━━━━━ Text segment ━━━━━

In 3.5, my shining moment as a martial character was outglowed, like a candle to the sun, by a wizard and psion who both had Fly and Greater Invisibility. That took a lot of Intelligence.

 

Where I'd spend half the battle at unconsiousness, whilst the afore-mentioned wizard and psion did their usual abilities (which also happened to outglow my daily shining moment), and won the day continually for us. All the time. And I was presented with the "oh, we have 8 more rounds until you die, we can kill them all by then" attitude? *

 

3.5 is clearly skewed towards those of magical abilities, leaving the martial classes in the dust aimlessly swinging a sword doing "full round attacks", with only one daily ability, if they were lucky.

━━━━━ Data ━━━━━

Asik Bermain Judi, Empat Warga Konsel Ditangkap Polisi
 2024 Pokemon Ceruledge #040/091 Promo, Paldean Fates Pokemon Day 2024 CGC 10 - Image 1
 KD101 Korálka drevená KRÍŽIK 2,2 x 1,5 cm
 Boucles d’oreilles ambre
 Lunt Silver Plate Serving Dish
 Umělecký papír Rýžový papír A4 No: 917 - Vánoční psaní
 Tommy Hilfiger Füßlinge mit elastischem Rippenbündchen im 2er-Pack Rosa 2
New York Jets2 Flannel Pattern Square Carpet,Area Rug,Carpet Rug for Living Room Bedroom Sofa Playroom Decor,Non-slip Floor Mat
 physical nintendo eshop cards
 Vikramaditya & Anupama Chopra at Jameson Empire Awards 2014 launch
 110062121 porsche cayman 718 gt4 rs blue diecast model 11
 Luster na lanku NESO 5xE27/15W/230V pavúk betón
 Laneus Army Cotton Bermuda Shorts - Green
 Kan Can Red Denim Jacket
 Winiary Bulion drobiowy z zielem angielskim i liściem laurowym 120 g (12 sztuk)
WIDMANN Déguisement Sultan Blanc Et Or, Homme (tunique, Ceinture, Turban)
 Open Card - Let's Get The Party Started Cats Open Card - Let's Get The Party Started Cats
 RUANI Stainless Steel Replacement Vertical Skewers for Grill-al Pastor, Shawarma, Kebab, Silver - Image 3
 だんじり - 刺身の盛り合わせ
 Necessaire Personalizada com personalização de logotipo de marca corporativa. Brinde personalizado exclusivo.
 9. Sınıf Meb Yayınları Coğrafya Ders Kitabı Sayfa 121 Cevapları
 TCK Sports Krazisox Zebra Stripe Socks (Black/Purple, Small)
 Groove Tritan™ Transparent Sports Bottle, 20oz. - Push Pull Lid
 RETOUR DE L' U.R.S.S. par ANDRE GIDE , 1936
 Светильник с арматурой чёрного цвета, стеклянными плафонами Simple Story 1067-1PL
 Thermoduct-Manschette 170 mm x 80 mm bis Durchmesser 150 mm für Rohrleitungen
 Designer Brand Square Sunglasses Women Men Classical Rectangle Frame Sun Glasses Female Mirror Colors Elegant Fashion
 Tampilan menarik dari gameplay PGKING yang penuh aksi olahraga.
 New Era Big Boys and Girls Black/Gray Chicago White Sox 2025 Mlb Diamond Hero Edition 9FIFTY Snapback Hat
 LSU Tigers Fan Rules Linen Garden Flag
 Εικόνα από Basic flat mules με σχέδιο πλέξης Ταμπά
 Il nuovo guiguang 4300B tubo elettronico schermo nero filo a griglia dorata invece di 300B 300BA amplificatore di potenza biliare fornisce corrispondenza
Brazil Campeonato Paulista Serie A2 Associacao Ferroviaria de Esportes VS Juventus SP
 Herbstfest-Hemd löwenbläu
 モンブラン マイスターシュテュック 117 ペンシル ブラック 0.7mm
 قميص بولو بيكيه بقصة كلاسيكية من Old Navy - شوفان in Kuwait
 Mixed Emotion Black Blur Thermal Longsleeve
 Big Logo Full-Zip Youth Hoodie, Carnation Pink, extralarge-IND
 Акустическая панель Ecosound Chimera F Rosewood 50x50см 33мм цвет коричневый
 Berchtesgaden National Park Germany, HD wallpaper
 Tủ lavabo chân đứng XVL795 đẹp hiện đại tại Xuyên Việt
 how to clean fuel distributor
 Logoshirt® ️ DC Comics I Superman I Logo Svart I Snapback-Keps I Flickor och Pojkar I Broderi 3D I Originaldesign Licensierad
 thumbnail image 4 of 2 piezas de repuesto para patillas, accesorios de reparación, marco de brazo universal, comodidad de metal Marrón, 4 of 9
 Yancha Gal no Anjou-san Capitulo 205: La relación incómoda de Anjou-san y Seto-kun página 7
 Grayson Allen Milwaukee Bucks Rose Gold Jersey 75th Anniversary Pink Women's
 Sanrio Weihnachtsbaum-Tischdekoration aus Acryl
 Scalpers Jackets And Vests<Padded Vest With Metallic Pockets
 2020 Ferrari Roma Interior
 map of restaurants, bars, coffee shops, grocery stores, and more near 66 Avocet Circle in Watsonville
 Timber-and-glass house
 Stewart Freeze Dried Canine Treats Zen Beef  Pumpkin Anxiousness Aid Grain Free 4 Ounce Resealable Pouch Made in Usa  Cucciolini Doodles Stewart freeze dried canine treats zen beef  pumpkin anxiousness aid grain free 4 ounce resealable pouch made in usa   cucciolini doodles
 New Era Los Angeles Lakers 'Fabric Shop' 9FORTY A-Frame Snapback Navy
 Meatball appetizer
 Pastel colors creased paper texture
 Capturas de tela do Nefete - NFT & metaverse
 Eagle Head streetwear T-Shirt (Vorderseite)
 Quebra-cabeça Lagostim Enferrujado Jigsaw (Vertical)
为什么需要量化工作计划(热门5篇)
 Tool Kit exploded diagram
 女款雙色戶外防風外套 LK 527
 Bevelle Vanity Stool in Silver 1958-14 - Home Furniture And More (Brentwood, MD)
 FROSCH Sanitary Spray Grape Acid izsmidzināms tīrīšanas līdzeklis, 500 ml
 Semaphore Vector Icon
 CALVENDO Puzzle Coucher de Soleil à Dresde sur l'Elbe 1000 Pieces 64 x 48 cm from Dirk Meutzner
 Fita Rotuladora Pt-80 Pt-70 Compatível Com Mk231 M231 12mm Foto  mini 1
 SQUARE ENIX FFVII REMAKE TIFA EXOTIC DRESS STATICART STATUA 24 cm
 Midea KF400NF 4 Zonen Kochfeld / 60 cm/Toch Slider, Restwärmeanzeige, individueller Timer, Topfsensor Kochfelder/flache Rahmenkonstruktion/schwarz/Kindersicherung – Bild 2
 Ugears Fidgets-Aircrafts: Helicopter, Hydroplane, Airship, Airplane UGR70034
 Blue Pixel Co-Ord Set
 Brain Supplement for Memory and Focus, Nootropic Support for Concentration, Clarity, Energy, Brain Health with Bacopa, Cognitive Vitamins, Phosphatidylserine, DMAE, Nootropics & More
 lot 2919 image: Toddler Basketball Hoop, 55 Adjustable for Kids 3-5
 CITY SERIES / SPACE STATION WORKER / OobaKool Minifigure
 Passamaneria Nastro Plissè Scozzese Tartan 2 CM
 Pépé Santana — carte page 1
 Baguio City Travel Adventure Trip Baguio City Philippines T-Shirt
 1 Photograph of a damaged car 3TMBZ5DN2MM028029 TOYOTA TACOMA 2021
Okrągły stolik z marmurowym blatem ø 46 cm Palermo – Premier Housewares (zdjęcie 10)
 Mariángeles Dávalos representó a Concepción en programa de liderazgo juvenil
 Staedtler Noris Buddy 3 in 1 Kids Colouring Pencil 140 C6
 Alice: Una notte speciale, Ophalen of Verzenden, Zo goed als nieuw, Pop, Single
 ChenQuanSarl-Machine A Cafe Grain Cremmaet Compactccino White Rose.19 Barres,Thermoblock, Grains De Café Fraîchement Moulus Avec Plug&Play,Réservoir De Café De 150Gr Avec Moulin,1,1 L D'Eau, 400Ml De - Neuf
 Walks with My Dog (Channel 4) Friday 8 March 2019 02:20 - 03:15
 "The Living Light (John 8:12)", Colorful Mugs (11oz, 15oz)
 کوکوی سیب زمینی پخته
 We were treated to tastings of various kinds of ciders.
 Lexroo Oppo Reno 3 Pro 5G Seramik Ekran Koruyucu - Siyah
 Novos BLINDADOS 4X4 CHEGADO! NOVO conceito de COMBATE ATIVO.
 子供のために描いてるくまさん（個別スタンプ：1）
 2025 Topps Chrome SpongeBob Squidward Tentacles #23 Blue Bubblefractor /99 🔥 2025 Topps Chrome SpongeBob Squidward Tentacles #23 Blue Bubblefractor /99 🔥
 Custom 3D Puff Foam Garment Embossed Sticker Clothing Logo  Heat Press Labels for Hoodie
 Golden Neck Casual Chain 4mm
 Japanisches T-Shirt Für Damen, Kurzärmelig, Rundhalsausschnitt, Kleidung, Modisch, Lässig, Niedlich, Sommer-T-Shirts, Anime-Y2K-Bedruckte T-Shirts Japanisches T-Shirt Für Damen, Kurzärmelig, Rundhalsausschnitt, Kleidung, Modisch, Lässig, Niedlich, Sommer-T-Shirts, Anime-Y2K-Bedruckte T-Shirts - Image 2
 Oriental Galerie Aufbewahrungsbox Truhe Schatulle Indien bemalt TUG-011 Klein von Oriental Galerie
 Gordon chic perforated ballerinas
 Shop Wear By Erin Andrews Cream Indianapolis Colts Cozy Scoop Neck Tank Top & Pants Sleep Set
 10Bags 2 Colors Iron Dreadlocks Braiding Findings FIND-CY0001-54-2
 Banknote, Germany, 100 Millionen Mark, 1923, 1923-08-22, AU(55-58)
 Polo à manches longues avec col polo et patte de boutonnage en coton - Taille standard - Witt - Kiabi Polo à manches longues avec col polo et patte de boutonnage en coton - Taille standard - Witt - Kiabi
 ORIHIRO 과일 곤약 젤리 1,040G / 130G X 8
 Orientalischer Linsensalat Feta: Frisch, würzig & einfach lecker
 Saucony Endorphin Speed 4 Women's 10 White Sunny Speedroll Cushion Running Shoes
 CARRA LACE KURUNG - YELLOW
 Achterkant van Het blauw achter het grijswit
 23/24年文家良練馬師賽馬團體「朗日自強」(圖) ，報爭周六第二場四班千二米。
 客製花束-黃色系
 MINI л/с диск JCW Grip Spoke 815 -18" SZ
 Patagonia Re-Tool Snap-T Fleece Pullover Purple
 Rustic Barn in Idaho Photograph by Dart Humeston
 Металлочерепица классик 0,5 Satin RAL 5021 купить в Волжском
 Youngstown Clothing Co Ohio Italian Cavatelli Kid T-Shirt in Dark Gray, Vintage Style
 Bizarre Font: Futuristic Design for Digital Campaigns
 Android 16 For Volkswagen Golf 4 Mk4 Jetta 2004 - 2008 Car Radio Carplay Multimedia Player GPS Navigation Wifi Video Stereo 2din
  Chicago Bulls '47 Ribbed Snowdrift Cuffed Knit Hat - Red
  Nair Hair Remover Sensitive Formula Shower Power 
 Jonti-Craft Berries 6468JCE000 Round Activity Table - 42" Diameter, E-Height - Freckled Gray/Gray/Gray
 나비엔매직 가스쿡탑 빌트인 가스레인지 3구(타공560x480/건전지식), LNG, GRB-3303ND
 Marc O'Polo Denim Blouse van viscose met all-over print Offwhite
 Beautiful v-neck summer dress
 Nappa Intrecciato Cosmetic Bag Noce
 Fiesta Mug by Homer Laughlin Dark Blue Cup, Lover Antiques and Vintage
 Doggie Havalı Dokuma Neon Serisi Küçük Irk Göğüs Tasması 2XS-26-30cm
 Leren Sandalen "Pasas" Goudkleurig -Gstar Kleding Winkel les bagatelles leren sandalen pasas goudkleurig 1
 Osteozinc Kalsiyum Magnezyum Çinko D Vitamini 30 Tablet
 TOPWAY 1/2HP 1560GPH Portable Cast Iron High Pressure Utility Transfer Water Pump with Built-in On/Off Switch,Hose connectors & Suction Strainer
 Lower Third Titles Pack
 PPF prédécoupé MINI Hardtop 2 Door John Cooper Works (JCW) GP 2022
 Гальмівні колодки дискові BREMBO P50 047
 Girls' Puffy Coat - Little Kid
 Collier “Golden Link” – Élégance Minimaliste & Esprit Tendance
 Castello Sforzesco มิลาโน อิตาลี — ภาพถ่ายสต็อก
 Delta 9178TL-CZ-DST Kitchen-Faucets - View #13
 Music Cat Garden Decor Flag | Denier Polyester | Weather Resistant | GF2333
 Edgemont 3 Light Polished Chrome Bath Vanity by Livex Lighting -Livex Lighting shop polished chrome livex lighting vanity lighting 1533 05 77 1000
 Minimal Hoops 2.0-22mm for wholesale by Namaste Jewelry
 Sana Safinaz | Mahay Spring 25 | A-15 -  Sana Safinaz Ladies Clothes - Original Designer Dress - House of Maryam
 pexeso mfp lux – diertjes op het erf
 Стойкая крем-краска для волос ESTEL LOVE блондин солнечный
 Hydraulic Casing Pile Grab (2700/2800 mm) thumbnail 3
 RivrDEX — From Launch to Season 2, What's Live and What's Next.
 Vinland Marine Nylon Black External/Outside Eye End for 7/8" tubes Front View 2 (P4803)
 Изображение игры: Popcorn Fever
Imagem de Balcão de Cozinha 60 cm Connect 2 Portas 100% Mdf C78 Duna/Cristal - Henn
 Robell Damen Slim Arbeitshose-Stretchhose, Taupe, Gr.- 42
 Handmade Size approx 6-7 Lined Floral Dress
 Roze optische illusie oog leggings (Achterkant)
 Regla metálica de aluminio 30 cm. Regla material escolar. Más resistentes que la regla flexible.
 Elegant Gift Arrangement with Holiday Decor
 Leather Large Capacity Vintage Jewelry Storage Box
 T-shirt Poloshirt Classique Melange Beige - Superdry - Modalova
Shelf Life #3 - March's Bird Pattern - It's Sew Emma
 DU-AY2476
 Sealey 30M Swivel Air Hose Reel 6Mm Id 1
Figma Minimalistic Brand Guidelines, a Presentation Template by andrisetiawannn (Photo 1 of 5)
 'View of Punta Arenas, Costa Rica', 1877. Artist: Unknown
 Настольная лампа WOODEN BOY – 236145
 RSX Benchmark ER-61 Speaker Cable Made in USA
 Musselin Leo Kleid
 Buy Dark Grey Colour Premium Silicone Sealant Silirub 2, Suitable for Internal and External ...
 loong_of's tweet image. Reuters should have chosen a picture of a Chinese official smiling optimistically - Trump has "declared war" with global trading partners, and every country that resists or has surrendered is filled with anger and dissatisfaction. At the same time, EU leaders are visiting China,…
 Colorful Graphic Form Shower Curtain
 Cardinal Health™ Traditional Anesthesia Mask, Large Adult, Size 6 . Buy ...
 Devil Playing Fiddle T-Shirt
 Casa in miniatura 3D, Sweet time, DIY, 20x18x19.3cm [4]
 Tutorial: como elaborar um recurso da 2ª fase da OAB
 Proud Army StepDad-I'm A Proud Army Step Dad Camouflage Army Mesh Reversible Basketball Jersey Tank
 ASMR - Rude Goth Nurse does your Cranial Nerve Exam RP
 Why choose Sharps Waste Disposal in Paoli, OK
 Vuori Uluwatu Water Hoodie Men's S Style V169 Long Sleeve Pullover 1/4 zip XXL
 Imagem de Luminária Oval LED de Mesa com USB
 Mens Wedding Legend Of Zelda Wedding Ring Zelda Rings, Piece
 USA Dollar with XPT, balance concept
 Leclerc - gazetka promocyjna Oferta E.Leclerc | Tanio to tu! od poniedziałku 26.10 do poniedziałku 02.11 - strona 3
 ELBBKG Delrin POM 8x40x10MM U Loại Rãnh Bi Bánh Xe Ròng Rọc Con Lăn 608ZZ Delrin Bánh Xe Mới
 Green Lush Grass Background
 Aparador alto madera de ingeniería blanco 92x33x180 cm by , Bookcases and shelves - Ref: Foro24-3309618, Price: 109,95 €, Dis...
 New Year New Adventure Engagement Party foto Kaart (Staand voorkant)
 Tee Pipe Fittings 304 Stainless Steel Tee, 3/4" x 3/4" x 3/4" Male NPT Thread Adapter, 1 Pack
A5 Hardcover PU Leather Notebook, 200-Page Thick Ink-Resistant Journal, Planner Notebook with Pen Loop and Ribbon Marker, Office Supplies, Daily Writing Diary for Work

━━━━━

Work request 1 → Output the passage on martial characters in 3.5 between "In 3.5, my shining" and "lot of Intelligence.", inclusive.
Work request 2 → According to the passage on martial characters in 3.5, why was the writer's shining moment as a martial character outglowed? Answer in one to three sentences.
Work request 3 → Carry the passage on martial characters in 3.5 further, starting after its last sentence.

Answer box 1 →
In 3.5, my shining moment as a martial character was outglowed, like a candle to the sun, by a wizard and psion who both had Fly and Greater Invisibility. That took a lot of Intelligence.

Answer box 2 → The writer's moment was outglowed because a wizard and a psion in the group both had Fly and Greater Invisibility.

Answer box 3 →
I think 4.0 levelled the playing field. It is much more exciting to play a martial class in this system than in 3.5. We all want to play heros; we all want to be the deciding factor in a battle, and such. It's why combat is such a big thing in the game. But I hated playing 3.5 martial characters (except for Rogues) because if we hit levels higher than 8, the wizard, sorceror, psion, etc, can now take down the entire field and not blink an eye (well, we can't see them blink an eye since they're Greatly Invisible). I became a sitting duck, relegated to cleaning my fingernails with my greatsword whilst walls of ice surrounded us, and bursts of stinging clouds and overly powerful Fireballs blasted at the enemies around. The blood I got on my sword was my own when I nicked the quick on accident.

 

 

 

 

 

* Interestingly, that attitude is still prevalent in our 4.0 games, even with the three failed saving throws scenario. Two people have died in my campaign by the inactions of his teammates wanting to kill all the baddies first, then look after their friends. Some habits are hard to break.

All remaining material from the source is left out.